▶ **Problem requirements**
Copy the records below exactly as they are written.

— Start of Items —

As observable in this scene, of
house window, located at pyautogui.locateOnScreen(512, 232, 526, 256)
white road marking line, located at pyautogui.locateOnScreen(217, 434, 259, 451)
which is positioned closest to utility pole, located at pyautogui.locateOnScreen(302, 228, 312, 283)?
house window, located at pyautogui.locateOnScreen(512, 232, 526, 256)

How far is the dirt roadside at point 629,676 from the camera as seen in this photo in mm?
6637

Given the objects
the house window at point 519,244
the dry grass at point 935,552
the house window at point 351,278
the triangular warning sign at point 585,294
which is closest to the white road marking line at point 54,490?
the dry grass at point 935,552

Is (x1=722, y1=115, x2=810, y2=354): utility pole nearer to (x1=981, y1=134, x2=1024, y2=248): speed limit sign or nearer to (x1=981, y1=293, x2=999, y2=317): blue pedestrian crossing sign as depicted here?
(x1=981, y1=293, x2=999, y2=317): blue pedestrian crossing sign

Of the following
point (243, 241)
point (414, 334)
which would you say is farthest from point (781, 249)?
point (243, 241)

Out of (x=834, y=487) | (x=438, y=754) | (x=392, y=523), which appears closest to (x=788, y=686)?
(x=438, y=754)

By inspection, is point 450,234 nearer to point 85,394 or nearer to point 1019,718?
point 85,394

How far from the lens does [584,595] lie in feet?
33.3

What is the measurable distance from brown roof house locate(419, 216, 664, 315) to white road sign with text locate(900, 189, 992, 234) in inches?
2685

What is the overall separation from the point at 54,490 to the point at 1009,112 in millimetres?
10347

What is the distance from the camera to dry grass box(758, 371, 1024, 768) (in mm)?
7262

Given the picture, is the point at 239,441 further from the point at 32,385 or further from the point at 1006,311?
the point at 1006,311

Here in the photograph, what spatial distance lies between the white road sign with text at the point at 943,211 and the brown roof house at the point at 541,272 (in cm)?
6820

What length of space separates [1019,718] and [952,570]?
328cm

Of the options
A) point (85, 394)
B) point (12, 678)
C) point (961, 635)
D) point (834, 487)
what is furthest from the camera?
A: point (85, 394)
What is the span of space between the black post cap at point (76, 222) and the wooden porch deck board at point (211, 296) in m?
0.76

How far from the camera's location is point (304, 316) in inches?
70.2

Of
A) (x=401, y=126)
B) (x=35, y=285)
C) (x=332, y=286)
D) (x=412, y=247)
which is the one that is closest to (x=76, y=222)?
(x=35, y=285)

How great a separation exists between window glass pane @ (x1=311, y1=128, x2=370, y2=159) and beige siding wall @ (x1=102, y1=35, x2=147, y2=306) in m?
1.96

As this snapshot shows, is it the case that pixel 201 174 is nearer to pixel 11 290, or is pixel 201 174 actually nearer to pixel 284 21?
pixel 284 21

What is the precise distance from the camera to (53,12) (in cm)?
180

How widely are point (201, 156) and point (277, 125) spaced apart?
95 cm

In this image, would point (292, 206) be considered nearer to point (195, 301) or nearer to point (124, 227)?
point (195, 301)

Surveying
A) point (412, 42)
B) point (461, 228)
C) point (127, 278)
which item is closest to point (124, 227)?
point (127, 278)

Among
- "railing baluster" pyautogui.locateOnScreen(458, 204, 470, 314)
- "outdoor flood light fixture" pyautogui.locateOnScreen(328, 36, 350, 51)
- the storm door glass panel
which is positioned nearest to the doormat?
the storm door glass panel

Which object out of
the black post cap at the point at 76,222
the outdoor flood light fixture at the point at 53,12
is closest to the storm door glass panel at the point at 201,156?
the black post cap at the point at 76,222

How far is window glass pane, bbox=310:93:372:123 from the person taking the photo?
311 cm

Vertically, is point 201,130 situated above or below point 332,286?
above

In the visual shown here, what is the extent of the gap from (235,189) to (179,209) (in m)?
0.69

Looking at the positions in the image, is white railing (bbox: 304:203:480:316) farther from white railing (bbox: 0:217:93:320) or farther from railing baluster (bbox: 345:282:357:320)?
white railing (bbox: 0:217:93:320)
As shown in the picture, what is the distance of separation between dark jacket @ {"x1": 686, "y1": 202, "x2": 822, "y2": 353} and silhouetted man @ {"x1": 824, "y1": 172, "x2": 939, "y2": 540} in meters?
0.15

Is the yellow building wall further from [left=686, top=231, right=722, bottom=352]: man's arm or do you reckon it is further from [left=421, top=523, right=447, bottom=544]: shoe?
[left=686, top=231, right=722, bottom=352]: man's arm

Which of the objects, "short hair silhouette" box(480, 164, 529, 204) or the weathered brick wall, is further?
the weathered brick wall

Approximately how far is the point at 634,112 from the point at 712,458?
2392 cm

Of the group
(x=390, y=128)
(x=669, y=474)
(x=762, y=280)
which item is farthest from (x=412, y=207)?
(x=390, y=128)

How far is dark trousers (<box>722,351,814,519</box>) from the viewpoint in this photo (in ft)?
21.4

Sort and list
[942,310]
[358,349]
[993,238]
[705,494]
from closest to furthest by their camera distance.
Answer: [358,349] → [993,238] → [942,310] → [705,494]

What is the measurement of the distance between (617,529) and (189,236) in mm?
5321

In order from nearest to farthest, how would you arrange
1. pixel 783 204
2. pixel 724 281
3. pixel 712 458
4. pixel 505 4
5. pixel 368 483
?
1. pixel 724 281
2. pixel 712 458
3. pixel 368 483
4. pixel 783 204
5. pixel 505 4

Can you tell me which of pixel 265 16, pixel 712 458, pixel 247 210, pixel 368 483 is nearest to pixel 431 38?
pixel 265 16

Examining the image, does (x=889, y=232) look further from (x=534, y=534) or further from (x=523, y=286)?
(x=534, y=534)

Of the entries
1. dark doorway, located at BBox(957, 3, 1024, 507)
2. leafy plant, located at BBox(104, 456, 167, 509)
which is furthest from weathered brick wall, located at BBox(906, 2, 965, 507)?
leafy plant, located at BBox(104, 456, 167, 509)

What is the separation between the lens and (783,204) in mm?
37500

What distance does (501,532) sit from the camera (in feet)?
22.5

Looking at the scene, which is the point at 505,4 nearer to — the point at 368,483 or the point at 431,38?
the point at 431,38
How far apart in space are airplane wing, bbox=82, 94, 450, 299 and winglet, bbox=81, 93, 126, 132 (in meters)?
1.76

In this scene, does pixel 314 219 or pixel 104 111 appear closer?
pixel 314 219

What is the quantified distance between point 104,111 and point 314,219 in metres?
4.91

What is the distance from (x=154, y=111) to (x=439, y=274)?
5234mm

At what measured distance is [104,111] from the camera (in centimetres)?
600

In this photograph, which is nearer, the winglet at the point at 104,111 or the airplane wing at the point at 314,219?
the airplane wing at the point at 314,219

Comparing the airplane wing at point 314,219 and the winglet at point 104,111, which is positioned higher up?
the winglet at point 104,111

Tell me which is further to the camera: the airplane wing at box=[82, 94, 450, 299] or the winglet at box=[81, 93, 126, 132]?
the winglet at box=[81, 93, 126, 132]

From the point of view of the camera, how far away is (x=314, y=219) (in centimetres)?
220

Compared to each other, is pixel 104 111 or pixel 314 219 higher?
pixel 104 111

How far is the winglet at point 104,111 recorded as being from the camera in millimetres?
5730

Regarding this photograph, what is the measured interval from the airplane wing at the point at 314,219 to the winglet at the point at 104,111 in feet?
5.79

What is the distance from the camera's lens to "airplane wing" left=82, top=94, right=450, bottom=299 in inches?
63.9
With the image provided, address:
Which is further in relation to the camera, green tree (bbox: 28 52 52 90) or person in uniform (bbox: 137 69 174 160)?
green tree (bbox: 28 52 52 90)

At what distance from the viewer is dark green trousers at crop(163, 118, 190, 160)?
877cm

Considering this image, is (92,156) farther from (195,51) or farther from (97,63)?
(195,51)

— End of Items —

▶ **Answer below**
As observable in this scene, of
house window, located at pyautogui.locateOnScreen(512, 232, 526, 256)
white road marking line, located at pyautogui.locateOnScreen(217, 434, 259, 451)
which is positioned closest to utility pole, located at pyautogui.locateOnScreen(302, 228, 312, 283)?
house window, located at pyautogui.locateOnScreen(512, 232, 526, 256)

How far is the dirt roadside at point 629,676 from the camera as seen in this photo in mm?
6637

Given the objects
the house window at point 519,244
the dry grass at point 935,552
the house window at point 351,278
the triangular warning sign at point 585,294
which is closest to the white road marking line at point 54,490?
the dry grass at point 935,552

Is (x1=722, y1=115, x2=810, y2=354): utility pole nearer to (x1=981, y1=134, x2=1024, y2=248): speed limit sign or nearer to (x1=981, y1=293, x2=999, y2=317): blue pedestrian crossing sign as depicted here?
(x1=981, y1=293, x2=999, y2=317): blue pedestrian crossing sign

Of the following
point (243, 241)
point (414, 334)
which would you say is farthest from point (781, 249)?
point (243, 241)

Out of (x=834, y=487) | (x=438, y=754) | (x=392, y=523), which appears closest to (x=788, y=686)?
(x=438, y=754)

By inspection, is point 450,234 nearer to point 85,394 or nearer to point 1019,718?
point 85,394

How far from the lens does [584,595] lie in feet?
33.3

What is the measurable distance from brown roof house locate(419, 216, 664, 315) to white road sign with text locate(900, 189, 992, 234) in inches?
2685

What is the overall separation from the point at 54,490 to the point at 1009,112 in millimetres?
10347

What is the distance from the camera to dry grass box(758, 371, 1024, 768) (in mm)?
7262

Given the picture, is the point at 239,441 further from the point at 32,385 or further from the point at 1006,311?
the point at 1006,311

Here in the photograph, what spatial distance lies between the white road sign with text at the point at 943,211 and the brown roof house at the point at 541,272 (in cm)?
6820

What length of space separates [1019,718] and [952,570]?
328cm

Of the options
A) point (85, 394)
B) point (12, 678)
C) point (961, 635)
D) point (834, 487)
what is furthest from the camera?
A: point (85, 394)
What is the span of space between the black post cap at point (76, 222) and the wooden porch deck board at point (211, 296) in m?
0.76

How far from the camera's location is point (304, 316) in inches?
70.2

Of
A) (x=401, y=126)
B) (x=35, y=285)
C) (x=332, y=286)
D) (x=412, y=247)
which is the one that is closest to (x=76, y=222)?
(x=35, y=285)

How great a separation exists between window glass pane @ (x1=311, y1=128, x2=370, y2=159) and beige siding wall @ (x1=102, y1=35, x2=147, y2=306) in m?
1.96

As this snapshot shows, is it the case that pixel 201 174 is nearer to pixel 11 290, or is pixel 201 174 actually nearer to pixel 284 21?
pixel 284 21

What is the precise distance from the camera to (53,12) (in cm)?
180

How widely are point (201, 156) and point (277, 125) spaced apart?
95 cm

In this image, would point (292, 206) be considered nearer to point (195, 301) or nearer to point (124, 227)?
point (195, 301)

Surveying
A) point (412, 42)
B) point (461, 228)
C) point (127, 278)
which item is closest to point (124, 227)?
point (127, 278)

Among
- "railing baluster" pyautogui.locateOnScreen(458, 204, 470, 314)
- "outdoor flood light fixture" pyautogui.locateOnScreen(328, 36, 350, 51)
- the storm door glass panel
which is positioned nearest to the doormat?
the storm door glass panel

Which object out of
the black post cap at the point at 76,222
the outdoor flood light fixture at the point at 53,12
is closest to the storm door glass panel at the point at 201,156?
the black post cap at the point at 76,222

How far is window glass pane, bbox=310:93:372:123 from the person taking the photo?
311 cm

Vertically, is point 201,130 situated above or below point 332,286?
above

In the visual shown here, what is the extent of the gap from (235,189) to (179,209) (in m)?
0.69

Looking at the positions in the image, is white railing (bbox: 304:203:480:316) farther from white railing (bbox: 0:217:93:320) or farther from railing baluster (bbox: 345:282:357:320)?
white railing (bbox: 0:217:93:320)
As shown in the picture, what is the distance of separation between dark jacket @ {"x1": 686, "y1": 202, "x2": 822, "y2": 353} and silhouetted man @ {"x1": 824, "y1": 172, "x2": 939, "y2": 540} in meters?
0.15

Is the yellow building wall further from [left=686, top=231, right=722, bottom=352]: man's arm or do you reckon it is further from [left=421, top=523, right=447, bottom=544]: shoe?
[left=686, top=231, right=722, bottom=352]: man's arm

Which of the objects, "short hair silhouette" box(480, 164, 529, 204) or the weathered brick wall, is further?
the weathered brick wall

Approximately how far is the point at 634,112 from the point at 712,458?
2392 cm

Of the group
(x=390, y=128)
(x=669, y=474)
(x=762, y=280)
which item is farthest from (x=412, y=207)?
(x=390, y=128)

How far is dark trousers (<box>722,351,814,519</box>) from the viewpoint in this photo (in ft)?
21.4

Sort and list
[942,310]
[358,349]
[993,238]
[705,494]
from closest to furthest by their camera distance.
Answer: [358,349] → [993,238] → [942,310] → [705,494]

What is the measurement of the distance between (617,529) and (189,236) in mm?
5321

In order from nearest to farthest, how would you arrange
1. pixel 783 204
2. pixel 724 281
3. pixel 712 458
4. pixel 505 4
5. pixel 368 483
?
1. pixel 724 281
2. pixel 712 458
3. pixel 368 483
4. pixel 783 204
5. pixel 505 4

Can you tell me which of pixel 265 16, pixel 712 458, pixel 247 210, pixel 368 483 is nearest to pixel 431 38?
pixel 265 16

Examining the image, does (x=889, y=232) look further from (x=534, y=534) or further from (x=523, y=286)?
(x=534, y=534)

Of the entries
1. dark doorway, located at BBox(957, 3, 1024, 507)
2. leafy plant, located at BBox(104, 456, 167, 509)
which is furthest from weathered brick wall, located at BBox(906, 2, 965, 507)?
leafy plant, located at BBox(104, 456, 167, 509)

What is the separation between the lens and (783,204) in mm?
37500

What distance does (501,532) sit from the camera (in feet)?
22.5

Looking at the scene, which is the point at 505,4 nearer to — the point at 368,483 or the point at 431,38?
the point at 431,38
How far apart in space are airplane wing, bbox=82, 94, 450, 299 and winglet, bbox=81, 93, 126, 132 (in meters)?
1.76

In this scene, does pixel 314 219 or pixel 104 111 appear closer?
pixel 314 219

What is the quantified distance between point 104,111 and point 314,219 in metres?
4.91

What is the distance from (x=154, y=111) to (x=439, y=274)?
5234mm

At what measured distance is [104,111] from the camera (in centimetres)?
600

In this photograph, which is nearer, the winglet at the point at 104,111 or the airplane wing at the point at 314,219?
the airplane wing at the point at 314,219

Comparing the airplane wing at point 314,219 and the winglet at point 104,111, which is positioned higher up?
the winglet at point 104,111

Tell me which is further to the camera: the airplane wing at box=[82, 94, 450, 299] or the winglet at box=[81, 93, 126, 132]?
the winglet at box=[81, 93, 126, 132]

From the point of view of the camera, how far away is (x=314, y=219) (in centimetres)?
220

Compared to each other, is pixel 104 111 or pixel 314 219 higher?
pixel 104 111

How far is the winglet at point 104,111 recorded as being from the camera in millimetres?
5730

Regarding this photograph, what is the measured interval from the airplane wing at the point at 314,219 to the winglet at the point at 104,111 in feet?
5.79

What is the distance from the camera's lens to "airplane wing" left=82, top=94, right=450, bottom=299 in inches?
63.9
With the image provided, address:
Which is further in relation to the camera, green tree (bbox: 28 52 52 90) or person in uniform (bbox: 137 69 174 160)?
green tree (bbox: 28 52 52 90)

At what distance from the viewer is dark green trousers at crop(163, 118, 190, 160)?
877cm

Considering this image, is (92,156) farther from (195,51) or farther from (97,63)?
(195,51)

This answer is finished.